§ **DOCUMENT TEXT**:
Self care: Treat yourself better than you would an old teapot

Self care: Treat yourself better than you would an old teapot

Recently I was listening to an episode of the Rich Roll Podcast that featured Colin Hudon (the episode is here). Colin is a physician of Traditional Chinese Medicine and Taoist Arts. At one point in the show he tells an allegory to do with he perceived value of objects and its effect on us.

Basically it goes like this. Imagine you were sitting down to tea with a friend. That friend places a cup and a teapot down in front of you and says ‘have as much as you like’. It’s an interesting looking teapot so you ask there your friend where he got it. ‘Ikea,’ he says, ‘you wouldn’t believe how cheap it was.’ His answer to that question has now given you a perceived value of the teapot. As you handle the teapot you won’t feel the need to be overly cautious while using it. It is a simple thing of little value. It's not like you will go out of your way to damage it since it's still your friend's property, but you won't feel any pressure to take extra care.

Now let’s imagine his response was different. ‘That teapot was given to me by a teacher of Chinese traditional medicine, it is over 1,000 years old and he believed that it would infuse any tea brewed inside it with good fortune for whoever drank from it.’ Now how do you think you would handle the teapot? Had you never asked about the teapot in the first place you would be blissfully unaware of its rich history and would have no reservations about picking it up and pouring your tea. Now, however, you would probably feel a little uncomfortable handling it.

Every object has a perceived value and this affects the way in which we interact with it. In the case of our teapot the physical item itself mattered less than the story attached to it. The perceived value is in its history. I'm sure you can think of many physical items in your life that have some sort of sentimental meaning to you. Whose value is in more than just it's physical being. This doesn't just have to be an inanimate product either. What about your own body?

That’s immediately where my mind went after I heard his story. The value of our bodies. These biological machines that have evolved over millions of years to reach the point where I can type this on a computer and share it with the entire world. Every person alive right now is a product of millions of years of our ancestors surviving, adapting and evolving. If you think about it, you’re here because some one or some animal survived against all odds to reach reproductive age, reproduced and protected their young. We all have that in common. Ancestors that survived. And they didn’t just survive by getting a job and earning enough money to buy bread at the local shop. They survived out there in the elements, against predators, through drought and famine, through environmental catastrophes.

§ **SUPPLIED DATA**:

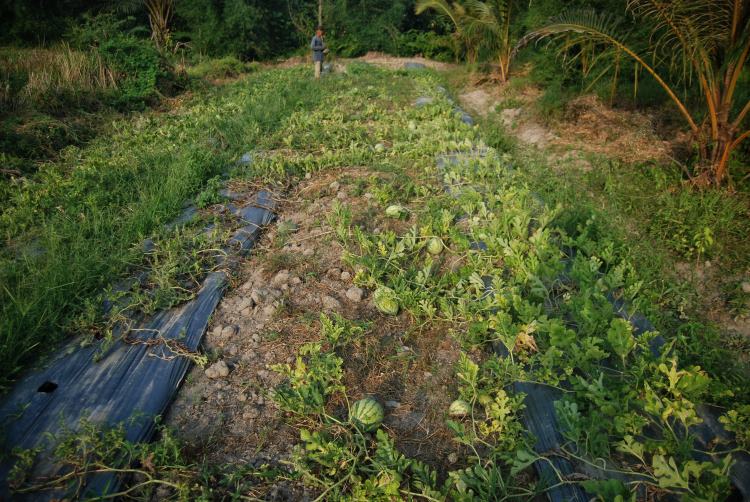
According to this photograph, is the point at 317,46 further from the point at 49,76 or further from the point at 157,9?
the point at 157,9

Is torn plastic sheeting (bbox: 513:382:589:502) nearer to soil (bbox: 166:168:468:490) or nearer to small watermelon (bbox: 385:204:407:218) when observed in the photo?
soil (bbox: 166:168:468:490)

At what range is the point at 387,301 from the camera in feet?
9.27

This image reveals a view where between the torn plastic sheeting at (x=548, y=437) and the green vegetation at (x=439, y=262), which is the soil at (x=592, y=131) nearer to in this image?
the green vegetation at (x=439, y=262)

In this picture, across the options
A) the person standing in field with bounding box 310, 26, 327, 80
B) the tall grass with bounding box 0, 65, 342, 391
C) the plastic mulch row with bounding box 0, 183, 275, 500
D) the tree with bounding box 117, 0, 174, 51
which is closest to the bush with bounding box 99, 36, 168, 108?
the tall grass with bounding box 0, 65, 342, 391

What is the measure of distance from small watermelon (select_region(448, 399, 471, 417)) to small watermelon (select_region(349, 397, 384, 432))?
0.36m

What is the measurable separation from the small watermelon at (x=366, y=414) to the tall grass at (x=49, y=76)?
7206 millimetres

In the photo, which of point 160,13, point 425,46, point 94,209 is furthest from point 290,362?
point 425,46

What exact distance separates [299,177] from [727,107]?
175 inches

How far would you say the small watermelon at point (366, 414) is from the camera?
2.10m

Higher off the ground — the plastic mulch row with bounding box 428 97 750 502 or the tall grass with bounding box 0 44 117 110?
the tall grass with bounding box 0 44 117 110

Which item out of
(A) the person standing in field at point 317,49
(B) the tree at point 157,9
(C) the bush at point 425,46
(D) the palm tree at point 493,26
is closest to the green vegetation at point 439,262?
(D) the palm tree at point 493,26

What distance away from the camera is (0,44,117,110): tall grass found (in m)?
6.45

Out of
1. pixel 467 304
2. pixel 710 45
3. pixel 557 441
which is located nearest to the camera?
pixel 557 441

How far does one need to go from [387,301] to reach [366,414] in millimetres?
869
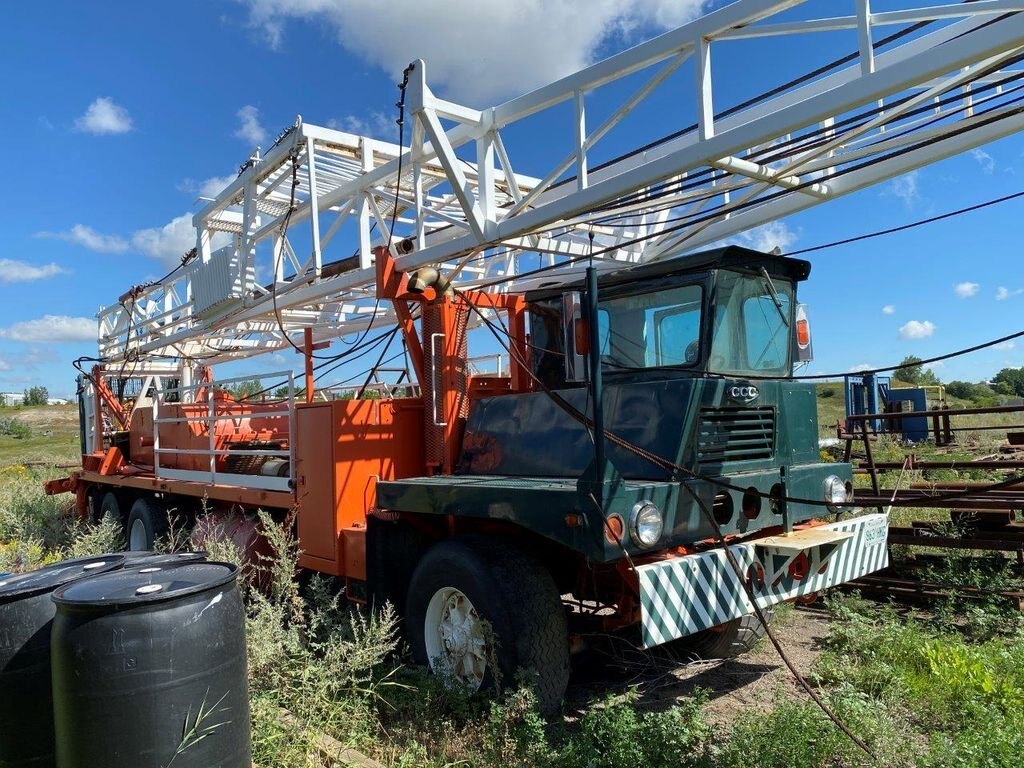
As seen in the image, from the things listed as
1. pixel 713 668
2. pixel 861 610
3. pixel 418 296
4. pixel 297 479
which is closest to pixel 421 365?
pixel 418 296

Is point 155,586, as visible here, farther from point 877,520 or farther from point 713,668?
point 877,520

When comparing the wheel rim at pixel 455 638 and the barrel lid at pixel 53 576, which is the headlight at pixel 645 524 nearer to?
the wheel rim at pixel 455 638

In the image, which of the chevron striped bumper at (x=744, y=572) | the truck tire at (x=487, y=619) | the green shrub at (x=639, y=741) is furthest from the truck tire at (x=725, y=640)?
the truck tire at (x=487, y=619)

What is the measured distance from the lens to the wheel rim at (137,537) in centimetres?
934

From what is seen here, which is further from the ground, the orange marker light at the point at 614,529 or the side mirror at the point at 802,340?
the side mirror at the point at 802,340

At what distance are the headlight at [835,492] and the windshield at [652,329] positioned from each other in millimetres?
1398

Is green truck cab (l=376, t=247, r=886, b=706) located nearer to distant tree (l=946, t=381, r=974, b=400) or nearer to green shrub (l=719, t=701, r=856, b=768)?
green shrub (l=719, t=701, r=856, b=768)

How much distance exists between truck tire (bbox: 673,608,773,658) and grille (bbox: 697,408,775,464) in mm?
1292

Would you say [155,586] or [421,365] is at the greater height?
[421,365]

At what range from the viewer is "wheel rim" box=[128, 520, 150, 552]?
30.7 feet

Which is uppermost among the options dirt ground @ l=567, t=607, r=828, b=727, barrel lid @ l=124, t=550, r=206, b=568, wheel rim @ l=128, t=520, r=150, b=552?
barrel lid @ l=124, t=550, r=206, b=568

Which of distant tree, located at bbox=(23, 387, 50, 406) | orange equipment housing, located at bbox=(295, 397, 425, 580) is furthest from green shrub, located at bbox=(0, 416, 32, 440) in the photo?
orange equipment housing, located at bbox=(295, 397, 425, 580)

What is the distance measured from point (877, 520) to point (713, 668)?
1532mm

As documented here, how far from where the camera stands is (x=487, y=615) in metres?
4.16
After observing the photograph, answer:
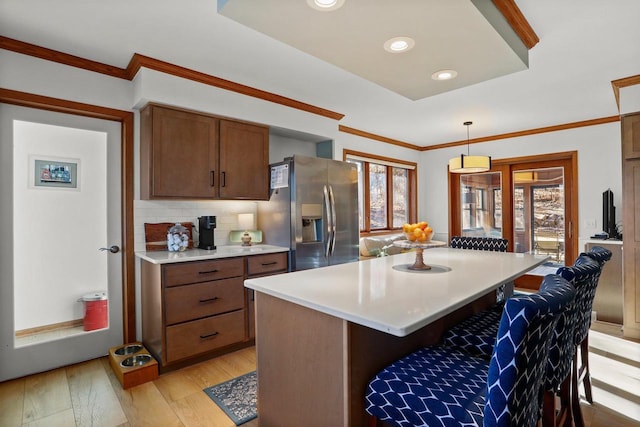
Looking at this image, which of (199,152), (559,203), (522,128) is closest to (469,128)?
(522,128)

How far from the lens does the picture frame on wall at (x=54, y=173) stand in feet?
8.67

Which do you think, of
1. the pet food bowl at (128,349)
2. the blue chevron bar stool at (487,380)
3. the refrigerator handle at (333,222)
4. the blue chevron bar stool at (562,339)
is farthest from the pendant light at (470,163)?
the pet food bowl at (128,349)

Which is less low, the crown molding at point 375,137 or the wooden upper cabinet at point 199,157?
the crown molding at point 375,137

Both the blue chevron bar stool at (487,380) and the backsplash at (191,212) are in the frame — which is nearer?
the blue chevron bar stool at (487,380)

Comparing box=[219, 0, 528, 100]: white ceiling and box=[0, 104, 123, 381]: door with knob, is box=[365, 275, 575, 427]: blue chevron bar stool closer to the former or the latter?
box=[219, 0, 528, 100]: white ceiling

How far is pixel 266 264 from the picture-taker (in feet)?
10.3

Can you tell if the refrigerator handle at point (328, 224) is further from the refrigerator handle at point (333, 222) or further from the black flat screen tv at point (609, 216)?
the black flat screen tv at point (609, 216)

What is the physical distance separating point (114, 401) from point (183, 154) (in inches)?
74.6

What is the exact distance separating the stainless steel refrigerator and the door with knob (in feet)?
4.71

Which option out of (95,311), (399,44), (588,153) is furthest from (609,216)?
(95,311)

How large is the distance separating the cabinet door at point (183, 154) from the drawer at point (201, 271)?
0.64m

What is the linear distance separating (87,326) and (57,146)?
4.95 feet

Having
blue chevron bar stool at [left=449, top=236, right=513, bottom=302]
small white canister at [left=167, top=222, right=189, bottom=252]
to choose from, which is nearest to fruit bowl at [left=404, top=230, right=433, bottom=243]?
blue chevron bar stool at [left=449, top=236, right=513, bottom=302]

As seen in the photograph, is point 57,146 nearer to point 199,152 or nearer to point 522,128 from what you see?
point 199,152
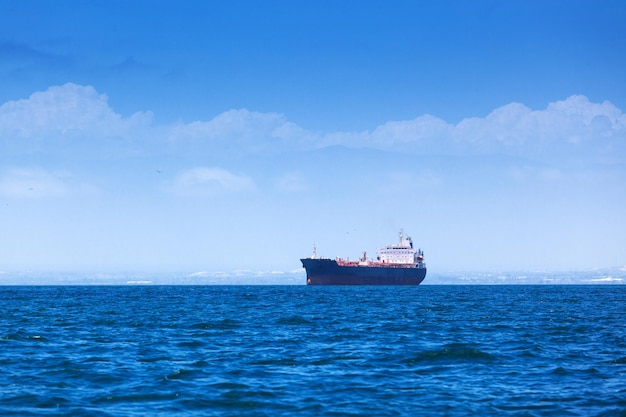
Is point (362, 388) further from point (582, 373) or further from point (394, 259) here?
point (394, 259)

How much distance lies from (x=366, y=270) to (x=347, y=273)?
19.4 feet

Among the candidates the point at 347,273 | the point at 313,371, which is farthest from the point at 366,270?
the point at 313,371

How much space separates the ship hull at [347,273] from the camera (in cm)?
16899

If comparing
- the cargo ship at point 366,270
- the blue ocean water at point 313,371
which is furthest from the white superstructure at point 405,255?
the blue ocean water at point 313,371

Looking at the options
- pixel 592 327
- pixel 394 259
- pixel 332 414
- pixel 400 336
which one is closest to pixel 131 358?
pixel 332 414

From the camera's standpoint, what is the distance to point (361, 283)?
175000 mm

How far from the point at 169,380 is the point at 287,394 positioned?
4.85m

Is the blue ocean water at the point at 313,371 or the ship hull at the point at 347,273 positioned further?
the ship hull at the point at 347,273

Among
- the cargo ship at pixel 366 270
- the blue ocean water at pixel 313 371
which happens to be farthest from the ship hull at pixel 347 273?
the blue ocean water at pixel 313 371

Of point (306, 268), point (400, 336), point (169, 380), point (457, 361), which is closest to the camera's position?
point (169, 380)

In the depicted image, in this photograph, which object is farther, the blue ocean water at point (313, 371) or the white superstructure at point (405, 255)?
the white superstructure at point (405, 255)

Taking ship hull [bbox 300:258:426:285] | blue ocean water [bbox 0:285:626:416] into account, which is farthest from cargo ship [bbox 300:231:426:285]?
blue ocean water [bbox 0:285:626:416]

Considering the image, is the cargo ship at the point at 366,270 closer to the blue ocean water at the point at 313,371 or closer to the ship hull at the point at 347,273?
the ship hull at the point at 347,273

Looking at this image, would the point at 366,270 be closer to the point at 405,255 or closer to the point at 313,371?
the point at 405,255
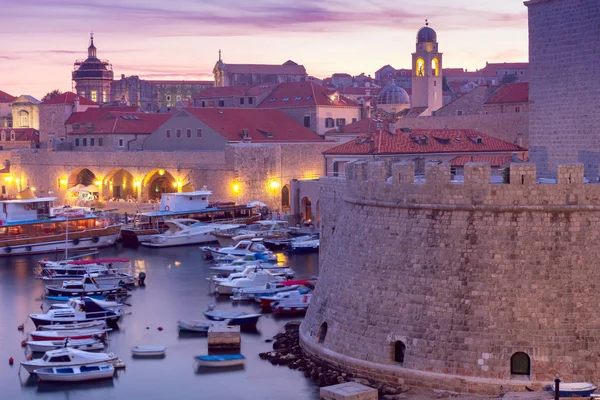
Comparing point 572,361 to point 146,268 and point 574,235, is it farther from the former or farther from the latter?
point 146,268

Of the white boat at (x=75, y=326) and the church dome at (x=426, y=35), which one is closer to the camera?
the white boat at (x=75, y=326)

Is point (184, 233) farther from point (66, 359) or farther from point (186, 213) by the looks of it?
point (66, 359)

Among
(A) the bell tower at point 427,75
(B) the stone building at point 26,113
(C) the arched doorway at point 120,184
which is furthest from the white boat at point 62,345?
(B) the stone building at point 26,113

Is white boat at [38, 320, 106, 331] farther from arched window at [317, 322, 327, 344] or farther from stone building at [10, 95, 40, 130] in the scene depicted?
stone building at [10, 95, 40, 130]

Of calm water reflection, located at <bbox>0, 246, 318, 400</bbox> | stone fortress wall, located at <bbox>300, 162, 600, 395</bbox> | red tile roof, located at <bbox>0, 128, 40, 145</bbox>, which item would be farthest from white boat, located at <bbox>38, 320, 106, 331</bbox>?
red tile roof, located at <bbox>0, 128, 40, 145</bbox>

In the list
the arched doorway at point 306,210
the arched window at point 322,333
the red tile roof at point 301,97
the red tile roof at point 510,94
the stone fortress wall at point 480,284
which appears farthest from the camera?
the red tile roof at point 301,97

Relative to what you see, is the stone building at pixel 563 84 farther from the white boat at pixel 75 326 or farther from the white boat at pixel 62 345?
the white boat at pixel 75 326

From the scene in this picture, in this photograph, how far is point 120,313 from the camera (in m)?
25.0

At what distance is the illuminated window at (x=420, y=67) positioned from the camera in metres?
64.2

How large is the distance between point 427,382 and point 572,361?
209cm

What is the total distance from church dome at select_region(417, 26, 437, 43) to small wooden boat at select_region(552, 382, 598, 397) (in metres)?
52.7

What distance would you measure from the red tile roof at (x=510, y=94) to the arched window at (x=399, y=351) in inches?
1271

§ **REQUIREMENT**:
In the text on self care, what is Colin Hudon described as a physician of? The records have no connection to the text on self care.

§ **TASK RESPONSE**:
Traditional Chinese Medicine and Taoist Arts.